8 September 2015

Finding DNA Subsequences with Knuth-Morris-Pratt

Substring searching has become so ubiquitous in recent years that it’s easy to take for granted the beauty and ingenuity of automata-based pattern matching. Remarkably, the importance of these algorithms has, if anything, continued to grow. Knuth-Morris-Pratt (KMP) was published in 1974 but Skiena’s ‘killer applications’ for string processing — online search and computational biology — wouldn’t emerge until decades later.

The key insight behind KMP is that it’s never necessary to backtrack when searching the text. Examining each character once is enough. Consequently the algorithmic complexity is reduced from O(mn) in the naïve case to O(m+n). KMP achieves this by re-framing the problem. Rather than whether a substring exists, it asks: what currently is the longest prefix of the pattern that is also a suffix of the input string? Substrings can then be detected by checking whether the prefix length is equal to the pattern length.

dfa representing nucleotide pattern A DFA representing the pattern ‘ATGATC’. States indicate partial matches so, for example, being in state two indicates that the last two characters were ‘AT’.

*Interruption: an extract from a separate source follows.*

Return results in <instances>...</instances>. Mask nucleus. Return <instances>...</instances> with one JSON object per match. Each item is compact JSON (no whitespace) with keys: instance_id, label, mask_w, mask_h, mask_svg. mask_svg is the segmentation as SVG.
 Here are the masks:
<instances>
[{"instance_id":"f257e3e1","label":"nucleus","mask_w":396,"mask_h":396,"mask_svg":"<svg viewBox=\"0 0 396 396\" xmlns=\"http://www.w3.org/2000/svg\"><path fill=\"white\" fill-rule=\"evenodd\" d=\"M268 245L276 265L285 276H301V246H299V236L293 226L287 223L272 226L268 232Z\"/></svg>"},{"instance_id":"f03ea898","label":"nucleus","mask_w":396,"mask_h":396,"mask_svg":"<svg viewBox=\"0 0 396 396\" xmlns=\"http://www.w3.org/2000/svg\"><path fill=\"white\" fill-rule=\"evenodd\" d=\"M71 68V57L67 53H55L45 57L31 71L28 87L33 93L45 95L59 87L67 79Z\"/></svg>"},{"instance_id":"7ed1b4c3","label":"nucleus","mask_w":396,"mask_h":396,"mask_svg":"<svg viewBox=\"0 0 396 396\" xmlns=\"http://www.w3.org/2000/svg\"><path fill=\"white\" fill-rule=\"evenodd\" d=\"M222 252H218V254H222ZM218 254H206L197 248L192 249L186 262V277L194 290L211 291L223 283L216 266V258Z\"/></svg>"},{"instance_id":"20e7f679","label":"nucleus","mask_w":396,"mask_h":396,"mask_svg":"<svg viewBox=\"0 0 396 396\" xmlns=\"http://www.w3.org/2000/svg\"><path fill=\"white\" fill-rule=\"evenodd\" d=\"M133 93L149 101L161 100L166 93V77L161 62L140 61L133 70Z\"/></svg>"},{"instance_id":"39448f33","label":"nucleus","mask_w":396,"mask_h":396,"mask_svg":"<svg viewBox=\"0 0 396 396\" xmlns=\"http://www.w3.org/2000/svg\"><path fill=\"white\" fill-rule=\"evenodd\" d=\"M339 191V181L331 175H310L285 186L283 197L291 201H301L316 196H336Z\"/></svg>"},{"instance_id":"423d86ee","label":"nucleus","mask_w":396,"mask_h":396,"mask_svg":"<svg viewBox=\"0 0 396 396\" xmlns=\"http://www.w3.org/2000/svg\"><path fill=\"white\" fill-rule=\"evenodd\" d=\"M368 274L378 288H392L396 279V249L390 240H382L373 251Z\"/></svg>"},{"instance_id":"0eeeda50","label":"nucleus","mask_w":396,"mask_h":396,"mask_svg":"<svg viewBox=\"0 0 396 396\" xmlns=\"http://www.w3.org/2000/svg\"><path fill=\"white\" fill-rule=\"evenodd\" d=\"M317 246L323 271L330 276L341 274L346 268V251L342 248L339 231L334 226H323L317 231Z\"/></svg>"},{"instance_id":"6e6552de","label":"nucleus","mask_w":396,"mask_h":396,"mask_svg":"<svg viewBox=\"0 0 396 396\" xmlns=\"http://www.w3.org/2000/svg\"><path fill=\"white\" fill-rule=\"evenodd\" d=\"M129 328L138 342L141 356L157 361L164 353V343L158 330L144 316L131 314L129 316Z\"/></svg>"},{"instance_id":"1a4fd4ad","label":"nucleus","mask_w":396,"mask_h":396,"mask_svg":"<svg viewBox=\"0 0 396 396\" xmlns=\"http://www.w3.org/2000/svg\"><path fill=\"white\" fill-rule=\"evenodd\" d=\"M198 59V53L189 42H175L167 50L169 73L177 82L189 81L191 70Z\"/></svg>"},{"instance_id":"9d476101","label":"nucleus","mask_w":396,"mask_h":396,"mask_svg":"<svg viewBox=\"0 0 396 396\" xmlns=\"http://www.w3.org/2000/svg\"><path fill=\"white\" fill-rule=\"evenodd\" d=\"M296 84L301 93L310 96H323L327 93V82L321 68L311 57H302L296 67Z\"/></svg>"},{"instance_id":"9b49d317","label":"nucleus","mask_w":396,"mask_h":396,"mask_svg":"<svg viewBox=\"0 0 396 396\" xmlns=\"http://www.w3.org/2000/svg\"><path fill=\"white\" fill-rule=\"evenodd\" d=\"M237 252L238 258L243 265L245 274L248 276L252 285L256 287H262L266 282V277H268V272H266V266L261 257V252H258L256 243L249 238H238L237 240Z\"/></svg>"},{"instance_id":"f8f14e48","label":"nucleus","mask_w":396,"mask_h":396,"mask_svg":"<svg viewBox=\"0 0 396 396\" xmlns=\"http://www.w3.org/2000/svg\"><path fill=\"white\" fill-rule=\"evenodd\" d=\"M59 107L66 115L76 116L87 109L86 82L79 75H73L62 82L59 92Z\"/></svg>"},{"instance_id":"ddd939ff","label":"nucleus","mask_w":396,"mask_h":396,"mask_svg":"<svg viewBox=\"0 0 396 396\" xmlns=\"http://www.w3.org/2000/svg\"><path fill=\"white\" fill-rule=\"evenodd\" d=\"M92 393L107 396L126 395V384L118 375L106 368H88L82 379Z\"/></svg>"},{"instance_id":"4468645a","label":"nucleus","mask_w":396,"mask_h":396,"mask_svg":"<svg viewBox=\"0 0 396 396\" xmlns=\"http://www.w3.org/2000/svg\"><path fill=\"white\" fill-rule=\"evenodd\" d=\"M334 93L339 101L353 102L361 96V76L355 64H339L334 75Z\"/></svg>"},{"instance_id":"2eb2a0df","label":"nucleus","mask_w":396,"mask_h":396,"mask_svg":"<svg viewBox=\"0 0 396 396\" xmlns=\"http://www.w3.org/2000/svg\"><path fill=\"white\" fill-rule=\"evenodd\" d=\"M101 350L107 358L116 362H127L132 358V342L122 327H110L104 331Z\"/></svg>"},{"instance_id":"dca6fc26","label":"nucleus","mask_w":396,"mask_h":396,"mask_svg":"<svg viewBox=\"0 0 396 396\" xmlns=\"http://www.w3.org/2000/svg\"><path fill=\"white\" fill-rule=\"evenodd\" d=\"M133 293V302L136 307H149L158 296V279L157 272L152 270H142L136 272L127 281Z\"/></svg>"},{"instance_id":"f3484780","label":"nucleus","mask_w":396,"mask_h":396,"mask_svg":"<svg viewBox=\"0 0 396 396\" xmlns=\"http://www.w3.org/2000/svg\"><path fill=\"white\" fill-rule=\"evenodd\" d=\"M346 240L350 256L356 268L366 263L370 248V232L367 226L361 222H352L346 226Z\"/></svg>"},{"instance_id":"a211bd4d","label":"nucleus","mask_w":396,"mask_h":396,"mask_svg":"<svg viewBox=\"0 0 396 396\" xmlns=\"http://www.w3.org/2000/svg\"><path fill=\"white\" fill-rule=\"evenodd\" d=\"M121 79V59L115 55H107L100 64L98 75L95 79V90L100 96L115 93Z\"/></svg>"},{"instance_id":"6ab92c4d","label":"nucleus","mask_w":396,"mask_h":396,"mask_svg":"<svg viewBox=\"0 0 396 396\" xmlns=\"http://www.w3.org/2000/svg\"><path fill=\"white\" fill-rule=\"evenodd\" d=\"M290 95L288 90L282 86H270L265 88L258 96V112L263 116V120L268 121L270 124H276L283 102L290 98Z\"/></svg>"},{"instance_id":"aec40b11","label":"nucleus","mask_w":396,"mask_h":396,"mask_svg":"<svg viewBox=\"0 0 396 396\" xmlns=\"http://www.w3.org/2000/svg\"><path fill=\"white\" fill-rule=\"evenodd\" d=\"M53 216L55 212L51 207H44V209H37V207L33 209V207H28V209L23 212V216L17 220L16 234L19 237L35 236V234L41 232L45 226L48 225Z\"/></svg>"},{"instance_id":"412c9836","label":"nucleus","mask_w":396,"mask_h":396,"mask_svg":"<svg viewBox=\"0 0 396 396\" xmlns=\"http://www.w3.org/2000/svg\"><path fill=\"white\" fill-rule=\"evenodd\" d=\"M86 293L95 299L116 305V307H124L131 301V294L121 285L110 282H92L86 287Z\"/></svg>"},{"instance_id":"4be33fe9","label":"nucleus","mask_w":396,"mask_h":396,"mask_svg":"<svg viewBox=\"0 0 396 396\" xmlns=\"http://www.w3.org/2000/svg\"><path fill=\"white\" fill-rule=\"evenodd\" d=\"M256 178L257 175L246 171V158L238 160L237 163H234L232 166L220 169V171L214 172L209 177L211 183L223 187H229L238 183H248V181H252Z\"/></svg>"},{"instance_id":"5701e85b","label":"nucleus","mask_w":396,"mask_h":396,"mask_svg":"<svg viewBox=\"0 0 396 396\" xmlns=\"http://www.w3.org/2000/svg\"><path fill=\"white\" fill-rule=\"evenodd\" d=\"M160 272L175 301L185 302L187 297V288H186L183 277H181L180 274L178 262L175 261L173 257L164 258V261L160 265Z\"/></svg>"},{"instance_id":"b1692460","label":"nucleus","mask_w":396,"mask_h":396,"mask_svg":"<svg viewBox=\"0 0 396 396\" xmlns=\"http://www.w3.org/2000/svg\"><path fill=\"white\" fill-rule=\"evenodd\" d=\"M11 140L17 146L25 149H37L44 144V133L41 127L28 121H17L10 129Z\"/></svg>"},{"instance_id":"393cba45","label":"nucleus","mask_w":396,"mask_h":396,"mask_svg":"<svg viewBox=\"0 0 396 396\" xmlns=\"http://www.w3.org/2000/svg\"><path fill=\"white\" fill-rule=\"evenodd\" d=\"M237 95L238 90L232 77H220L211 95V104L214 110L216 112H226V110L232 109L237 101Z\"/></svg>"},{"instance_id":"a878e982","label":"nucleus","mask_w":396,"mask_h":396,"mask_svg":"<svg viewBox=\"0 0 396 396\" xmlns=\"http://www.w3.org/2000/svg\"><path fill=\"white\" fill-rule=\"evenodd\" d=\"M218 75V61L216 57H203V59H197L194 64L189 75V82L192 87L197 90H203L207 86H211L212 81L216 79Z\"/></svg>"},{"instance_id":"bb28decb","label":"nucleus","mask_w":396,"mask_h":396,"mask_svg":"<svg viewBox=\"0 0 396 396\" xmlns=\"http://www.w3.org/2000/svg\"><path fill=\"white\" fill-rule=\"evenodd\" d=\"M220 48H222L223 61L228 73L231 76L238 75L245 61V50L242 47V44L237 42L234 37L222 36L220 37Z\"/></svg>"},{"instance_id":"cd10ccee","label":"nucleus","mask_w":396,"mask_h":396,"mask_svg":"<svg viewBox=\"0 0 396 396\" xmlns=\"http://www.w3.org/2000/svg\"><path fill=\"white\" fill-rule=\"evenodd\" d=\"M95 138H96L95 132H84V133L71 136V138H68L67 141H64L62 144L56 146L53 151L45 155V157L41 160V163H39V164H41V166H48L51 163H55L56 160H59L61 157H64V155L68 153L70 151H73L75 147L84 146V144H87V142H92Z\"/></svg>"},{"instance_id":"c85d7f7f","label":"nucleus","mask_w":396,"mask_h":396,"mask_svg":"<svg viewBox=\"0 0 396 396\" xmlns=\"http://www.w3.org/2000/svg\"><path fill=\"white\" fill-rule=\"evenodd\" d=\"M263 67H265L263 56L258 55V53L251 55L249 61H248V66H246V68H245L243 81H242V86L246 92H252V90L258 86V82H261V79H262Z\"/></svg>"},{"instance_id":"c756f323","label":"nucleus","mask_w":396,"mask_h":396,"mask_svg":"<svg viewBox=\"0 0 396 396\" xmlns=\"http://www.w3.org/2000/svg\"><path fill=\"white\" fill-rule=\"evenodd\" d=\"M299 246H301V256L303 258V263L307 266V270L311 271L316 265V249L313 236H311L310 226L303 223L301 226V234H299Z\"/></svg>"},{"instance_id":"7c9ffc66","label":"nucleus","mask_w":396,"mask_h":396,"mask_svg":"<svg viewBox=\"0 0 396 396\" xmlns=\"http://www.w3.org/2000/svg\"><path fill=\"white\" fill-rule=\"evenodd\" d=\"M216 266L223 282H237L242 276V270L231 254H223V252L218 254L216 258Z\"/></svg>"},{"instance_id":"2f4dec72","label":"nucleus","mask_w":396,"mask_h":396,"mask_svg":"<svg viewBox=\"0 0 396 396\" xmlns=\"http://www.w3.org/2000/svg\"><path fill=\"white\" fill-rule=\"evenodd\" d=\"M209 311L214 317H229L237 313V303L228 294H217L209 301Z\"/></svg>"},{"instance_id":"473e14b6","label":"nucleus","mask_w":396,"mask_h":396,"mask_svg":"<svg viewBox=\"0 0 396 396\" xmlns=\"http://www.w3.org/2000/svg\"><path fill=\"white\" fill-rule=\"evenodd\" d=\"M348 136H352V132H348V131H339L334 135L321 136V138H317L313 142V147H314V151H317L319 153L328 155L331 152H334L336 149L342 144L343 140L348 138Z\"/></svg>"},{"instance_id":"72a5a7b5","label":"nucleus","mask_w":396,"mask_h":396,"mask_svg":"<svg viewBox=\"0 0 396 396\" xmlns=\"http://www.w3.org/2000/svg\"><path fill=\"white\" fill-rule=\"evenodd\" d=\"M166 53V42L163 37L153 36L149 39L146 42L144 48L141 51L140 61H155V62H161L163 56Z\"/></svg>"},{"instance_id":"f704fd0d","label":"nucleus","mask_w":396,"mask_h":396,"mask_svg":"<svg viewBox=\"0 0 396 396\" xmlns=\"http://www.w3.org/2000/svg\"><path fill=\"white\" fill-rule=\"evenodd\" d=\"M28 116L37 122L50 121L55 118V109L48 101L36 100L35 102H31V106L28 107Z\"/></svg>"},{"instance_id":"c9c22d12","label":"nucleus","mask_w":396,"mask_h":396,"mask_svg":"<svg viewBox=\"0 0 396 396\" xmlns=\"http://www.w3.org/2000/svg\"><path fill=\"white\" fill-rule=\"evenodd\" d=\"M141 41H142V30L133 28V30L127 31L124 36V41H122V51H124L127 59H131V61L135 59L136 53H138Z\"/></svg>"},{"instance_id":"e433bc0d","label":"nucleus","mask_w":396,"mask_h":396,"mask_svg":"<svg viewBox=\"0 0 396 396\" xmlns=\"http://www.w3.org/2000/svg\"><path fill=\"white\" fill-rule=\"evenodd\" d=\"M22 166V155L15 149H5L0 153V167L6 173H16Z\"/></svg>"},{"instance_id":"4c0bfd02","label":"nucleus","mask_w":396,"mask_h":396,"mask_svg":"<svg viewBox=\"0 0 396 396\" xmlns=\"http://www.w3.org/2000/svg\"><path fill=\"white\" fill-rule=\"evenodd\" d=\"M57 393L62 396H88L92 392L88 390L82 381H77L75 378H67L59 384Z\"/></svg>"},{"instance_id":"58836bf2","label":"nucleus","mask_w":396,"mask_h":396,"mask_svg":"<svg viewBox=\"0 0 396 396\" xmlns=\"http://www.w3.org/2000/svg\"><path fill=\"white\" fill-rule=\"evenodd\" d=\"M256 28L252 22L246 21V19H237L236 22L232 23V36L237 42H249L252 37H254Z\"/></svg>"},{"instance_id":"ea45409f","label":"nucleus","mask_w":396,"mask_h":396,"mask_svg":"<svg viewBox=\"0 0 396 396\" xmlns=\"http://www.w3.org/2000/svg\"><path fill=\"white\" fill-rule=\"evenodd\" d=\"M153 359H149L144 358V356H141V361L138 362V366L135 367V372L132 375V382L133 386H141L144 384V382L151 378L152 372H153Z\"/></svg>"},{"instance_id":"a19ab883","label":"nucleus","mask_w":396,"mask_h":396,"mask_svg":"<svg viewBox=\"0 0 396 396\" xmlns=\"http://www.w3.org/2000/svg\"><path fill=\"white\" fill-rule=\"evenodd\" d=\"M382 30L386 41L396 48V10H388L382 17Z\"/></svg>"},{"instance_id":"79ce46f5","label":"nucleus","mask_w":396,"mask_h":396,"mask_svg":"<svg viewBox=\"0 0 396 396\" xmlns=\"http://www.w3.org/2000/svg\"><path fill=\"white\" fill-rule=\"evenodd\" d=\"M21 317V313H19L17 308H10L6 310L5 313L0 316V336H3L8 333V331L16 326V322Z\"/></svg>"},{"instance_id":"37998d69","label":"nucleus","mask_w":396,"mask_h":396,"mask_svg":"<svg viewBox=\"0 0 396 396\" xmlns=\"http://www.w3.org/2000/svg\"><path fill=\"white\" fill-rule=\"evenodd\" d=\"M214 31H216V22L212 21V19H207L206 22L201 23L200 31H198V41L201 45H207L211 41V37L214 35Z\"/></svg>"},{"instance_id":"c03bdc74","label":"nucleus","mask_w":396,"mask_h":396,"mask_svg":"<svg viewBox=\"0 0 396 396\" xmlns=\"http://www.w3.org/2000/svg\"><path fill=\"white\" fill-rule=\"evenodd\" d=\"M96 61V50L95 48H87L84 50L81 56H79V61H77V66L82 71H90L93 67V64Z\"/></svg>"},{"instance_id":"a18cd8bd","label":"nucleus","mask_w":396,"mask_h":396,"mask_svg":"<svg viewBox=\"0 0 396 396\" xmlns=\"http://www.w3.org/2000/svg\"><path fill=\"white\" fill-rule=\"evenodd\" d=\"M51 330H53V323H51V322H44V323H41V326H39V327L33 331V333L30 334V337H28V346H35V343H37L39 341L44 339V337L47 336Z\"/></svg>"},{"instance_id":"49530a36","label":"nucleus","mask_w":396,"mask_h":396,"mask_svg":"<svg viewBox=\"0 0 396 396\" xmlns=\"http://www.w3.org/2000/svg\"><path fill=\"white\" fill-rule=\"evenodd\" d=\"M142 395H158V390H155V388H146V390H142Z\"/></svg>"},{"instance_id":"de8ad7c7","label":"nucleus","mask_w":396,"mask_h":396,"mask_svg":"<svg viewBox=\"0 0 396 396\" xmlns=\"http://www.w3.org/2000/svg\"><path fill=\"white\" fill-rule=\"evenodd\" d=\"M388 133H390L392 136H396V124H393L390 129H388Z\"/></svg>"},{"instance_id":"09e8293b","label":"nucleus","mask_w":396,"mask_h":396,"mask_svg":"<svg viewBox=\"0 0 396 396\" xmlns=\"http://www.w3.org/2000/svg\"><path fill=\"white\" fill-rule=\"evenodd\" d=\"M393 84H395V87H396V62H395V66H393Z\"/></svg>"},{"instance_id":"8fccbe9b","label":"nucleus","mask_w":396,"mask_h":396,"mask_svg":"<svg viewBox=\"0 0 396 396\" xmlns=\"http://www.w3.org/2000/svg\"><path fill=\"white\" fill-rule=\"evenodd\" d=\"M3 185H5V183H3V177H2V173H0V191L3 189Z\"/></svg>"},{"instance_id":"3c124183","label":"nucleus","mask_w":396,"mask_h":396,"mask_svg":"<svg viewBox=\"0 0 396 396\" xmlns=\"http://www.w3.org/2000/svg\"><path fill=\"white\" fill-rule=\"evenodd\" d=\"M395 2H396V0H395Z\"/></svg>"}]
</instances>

The longest prefix is tracked in a deterministic finite automaton (DFA), created by pre-processing the pattern. Each state represents a particular partial match and the transition arrows indicate effect of new characters on the size of the match.

Creating the DFA

Most of the code for creating the DFA is straightforward. The one non-obvious step is calculating mismatch transitions. Logically, when a mismatch occurs we want to shift the index one character to the right and start again. This would mean resetting the DFA and giving it the string pattern[1:state] (since the pattern is matched against itself in the pre-processing stage, it is the text). Doing this for each mismatch calculation would be expensive so instead we maintain a variable x, which is always the result of running the pattern ‘shifted one position over’ through the DFA.

def create_dfa(pattern, alphabet):
    # create an empty transition table of states and letters
    dfa = [dict((i, 0) for i in alphabet) for j in pattern]
    dfa[0][pattern[0]] = 1 # initial transition
    x = 0 # initial state
    for state in xrange(1, len(dfa)):
        # match transition
        dfa[state][pattern[state]] = state + 1
        # copy mismatch transitions
        for l in alphabet:
            dfa[state][l] = dfa[x][l]
        # update restart state
        x = dfa[x][pattern[state]]
    return dfa

Once the DFA is constructed the rest is fairly trivial.

def kmp(needle, haystack, alphabet):
    dfa = create_dfa(needle, alphabet)
    x = 0
    for index, character in enumerate(haystack):
        x = dfa[x][character]
        if x == len(needle):
            return index
    return False

Note that this function doesn’t quite hit the O(m+n) target as it’s also proportional alphabet size and therefore O(m|Σ| + n). But this won’t be a significant problem for small alphabets like DNA. The code here implements Sedgwick and Wayne’s take on KMP. The original paper uses a more sophisticated algorithm to create a non-deterministic finite automaton and thereby avoid scaling with |Σ|.

Searching Human DNA

The reasons for using human DNA as a test dataset go beyond its conveniently small alphabet size. Identifying whether a given genetic sequence occurs elsewhere is a question frequently asked by molecular biologists and, at over three billion basepairs, having an efficient algorithm for doing so is an essential prerequisite for any kind of large scale analysis.

The human genome can be downloaded here. You’ll also need a twobitreader to parse it. Even a single chromosome can take up a lot of memory so the code below processes it in chunks of one million nucleotides. Since KMP doesn’t backtrack, each nucleotide can be read once and thrown away.

def chromosone(number, buffer_size=1000000):
    genome = twobitreader.TwoBitFile('hg38.2bit')
    chromosome = genome['chr%d' % number]
    for i in xrange(0, len(chromosome), buffer_size):
        buffer = chromosone[:i]
        for nucleotide in buffer:
            yield nucleotide.lower()

Then it’s just a matter of giving KMP a pattern, chromosome and alphabet.

kmp('atgatc', chromosone(20), 'atgcn')

The result can be verified with Ensembl, quite literally a search engine for humans. It can also be modified to match multiple patterns by creating a list of DFAs and processing them all at once. Indeed, the Aho–Corasick algorithm takes this a step further and combines multiple patterns into a single DFA!